A copy of the Articles of Merger as filed with the Secretary of State of Nevada on April 28, 2011 is attached as Exhibit 2.1. A copy of the Merger Agreement dated April 28, 2011 is attached as Exhibit 2.2
 
The Company's common stock will temporarily remain listed for quotation on OTC Markets and the OTC Bulletin Board under the current symbol “RUHC” until new a symbol is assigned by Financial Industry Regulatory Authority, Inc. (FINRA).
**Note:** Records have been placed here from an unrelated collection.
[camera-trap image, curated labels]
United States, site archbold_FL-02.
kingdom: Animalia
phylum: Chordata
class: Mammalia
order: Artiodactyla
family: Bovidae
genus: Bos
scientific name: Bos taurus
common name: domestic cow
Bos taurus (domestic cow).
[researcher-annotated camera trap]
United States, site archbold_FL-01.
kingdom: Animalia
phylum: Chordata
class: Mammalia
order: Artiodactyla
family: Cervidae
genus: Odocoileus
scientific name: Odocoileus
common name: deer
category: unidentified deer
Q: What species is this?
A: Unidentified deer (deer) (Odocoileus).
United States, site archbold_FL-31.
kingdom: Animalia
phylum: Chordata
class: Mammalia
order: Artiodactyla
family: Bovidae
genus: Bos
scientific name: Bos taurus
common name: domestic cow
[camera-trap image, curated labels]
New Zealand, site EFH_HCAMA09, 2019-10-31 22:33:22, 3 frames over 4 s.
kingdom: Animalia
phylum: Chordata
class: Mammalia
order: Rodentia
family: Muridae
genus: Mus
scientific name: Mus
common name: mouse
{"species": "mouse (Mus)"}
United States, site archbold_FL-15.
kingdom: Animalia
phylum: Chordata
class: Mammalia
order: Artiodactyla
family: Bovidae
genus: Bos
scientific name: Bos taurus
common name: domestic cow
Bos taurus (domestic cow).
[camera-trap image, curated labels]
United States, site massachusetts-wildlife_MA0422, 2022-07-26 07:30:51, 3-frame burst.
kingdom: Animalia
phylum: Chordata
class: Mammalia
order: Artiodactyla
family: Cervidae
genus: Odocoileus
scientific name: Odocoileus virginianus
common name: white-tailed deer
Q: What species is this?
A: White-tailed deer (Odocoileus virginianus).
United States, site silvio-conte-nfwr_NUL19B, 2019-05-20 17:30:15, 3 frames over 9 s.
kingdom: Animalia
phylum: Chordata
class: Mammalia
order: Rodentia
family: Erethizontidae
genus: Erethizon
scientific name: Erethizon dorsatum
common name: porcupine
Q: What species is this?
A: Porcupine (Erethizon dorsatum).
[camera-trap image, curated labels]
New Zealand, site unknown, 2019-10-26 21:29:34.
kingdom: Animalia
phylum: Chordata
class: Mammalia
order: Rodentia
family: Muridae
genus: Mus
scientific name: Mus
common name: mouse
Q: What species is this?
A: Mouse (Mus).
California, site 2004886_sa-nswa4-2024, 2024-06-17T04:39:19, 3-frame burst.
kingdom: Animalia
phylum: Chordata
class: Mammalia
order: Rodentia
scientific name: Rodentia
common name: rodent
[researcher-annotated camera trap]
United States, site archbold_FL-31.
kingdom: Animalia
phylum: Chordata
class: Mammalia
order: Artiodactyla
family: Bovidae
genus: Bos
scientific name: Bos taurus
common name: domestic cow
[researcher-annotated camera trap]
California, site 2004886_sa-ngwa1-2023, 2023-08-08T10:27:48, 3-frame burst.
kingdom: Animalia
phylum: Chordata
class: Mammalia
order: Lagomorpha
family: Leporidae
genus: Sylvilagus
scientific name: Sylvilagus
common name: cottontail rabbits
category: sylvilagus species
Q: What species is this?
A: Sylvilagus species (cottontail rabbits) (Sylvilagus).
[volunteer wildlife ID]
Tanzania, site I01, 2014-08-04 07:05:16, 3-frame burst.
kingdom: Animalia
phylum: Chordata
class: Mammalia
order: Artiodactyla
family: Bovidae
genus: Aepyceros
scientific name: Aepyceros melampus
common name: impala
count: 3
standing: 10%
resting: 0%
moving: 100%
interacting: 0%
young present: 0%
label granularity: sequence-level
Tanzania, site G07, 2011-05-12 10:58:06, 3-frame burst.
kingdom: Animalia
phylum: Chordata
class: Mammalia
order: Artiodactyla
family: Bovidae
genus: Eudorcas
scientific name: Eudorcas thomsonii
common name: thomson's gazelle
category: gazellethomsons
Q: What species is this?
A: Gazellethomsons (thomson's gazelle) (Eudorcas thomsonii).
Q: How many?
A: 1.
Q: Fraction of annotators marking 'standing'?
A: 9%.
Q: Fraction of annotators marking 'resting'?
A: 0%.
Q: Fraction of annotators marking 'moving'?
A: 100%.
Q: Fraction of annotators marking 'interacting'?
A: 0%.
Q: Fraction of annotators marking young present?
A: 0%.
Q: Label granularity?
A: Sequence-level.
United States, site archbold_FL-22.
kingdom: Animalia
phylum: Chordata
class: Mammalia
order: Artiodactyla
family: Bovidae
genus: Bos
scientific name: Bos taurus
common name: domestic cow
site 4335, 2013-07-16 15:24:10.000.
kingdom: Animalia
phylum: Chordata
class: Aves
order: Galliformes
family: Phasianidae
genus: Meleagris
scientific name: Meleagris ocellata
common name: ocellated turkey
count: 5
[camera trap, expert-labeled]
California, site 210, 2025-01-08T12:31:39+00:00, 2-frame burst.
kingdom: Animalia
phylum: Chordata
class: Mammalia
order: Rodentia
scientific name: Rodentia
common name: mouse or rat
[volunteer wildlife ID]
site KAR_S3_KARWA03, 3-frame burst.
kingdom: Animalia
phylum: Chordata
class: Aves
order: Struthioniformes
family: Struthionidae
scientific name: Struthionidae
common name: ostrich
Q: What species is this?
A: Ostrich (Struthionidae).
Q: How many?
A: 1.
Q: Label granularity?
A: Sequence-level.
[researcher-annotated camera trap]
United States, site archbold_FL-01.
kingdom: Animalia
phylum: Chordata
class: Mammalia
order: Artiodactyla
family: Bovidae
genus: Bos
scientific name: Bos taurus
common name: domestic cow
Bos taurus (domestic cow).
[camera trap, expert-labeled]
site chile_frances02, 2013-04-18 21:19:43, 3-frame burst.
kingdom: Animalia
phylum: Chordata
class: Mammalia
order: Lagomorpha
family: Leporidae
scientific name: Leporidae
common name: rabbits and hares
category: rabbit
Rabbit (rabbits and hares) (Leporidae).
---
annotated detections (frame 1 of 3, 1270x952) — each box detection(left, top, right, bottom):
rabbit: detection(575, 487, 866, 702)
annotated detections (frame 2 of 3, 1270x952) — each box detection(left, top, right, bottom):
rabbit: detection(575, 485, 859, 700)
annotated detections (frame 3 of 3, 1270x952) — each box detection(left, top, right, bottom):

The Company will publicly announce the new trading symbol when assigned by FINRA and the effective date of the symbol change.
 
We have changed our name to “Allied American Steel Corp.” to reflect a name which recognizes our new business which is focused on the discovery and production of iron ore resources and titanium dioxide resources.
 
Item 5.03        Amendments to Articles of Incorporation or Bylaws; Changes in Fiscal Year.
 
See Item 1.01 above.
 
Item 8.01        Other Events.
 
See Item 1.01 above.
 
On April 27, 2011, our Board of Directors declared an 18-for-1forward split of our common stock, in the form of a stock dividend (the “Stock Split”).  The record date for the stock dividend will be the close of business on May 19, 2011. In connection therewith, Company shareholders as of the close of business on May 19, 2011 will receive an additional 17 shares of our common stock for each share of our common stock held by them.
 
Item 9.01        Financial Statements and Exhibits.
 
See Exhibit Index.
 
 
 

 
 
SIGNATURES

Pursuant to the requirements of the Securities Exchange Act of 1934, as amended, the registrant has duly caused this report to be signed on its behalf by the undersigned hereunto duly authorized.
 
 
ALLIED AMERICAN STEEL CORP.
     
Dated: May 13, 2011
By:
/s/ Jes Black
   
Name: Jes Black
   
Title: President and Chief Executive Officer
     
 
 
 

 

Exhibit Index

Exhibit No.
 
Description
     
2.1
 
Articles of Merger as filed with the Nevada Secretary of State on April 28, 2011
     
2.2
 
Agreement and Plan of Merger, dated April 28, 2011, by and between Royal Union Holding Corporation and Allied American Steel Corp.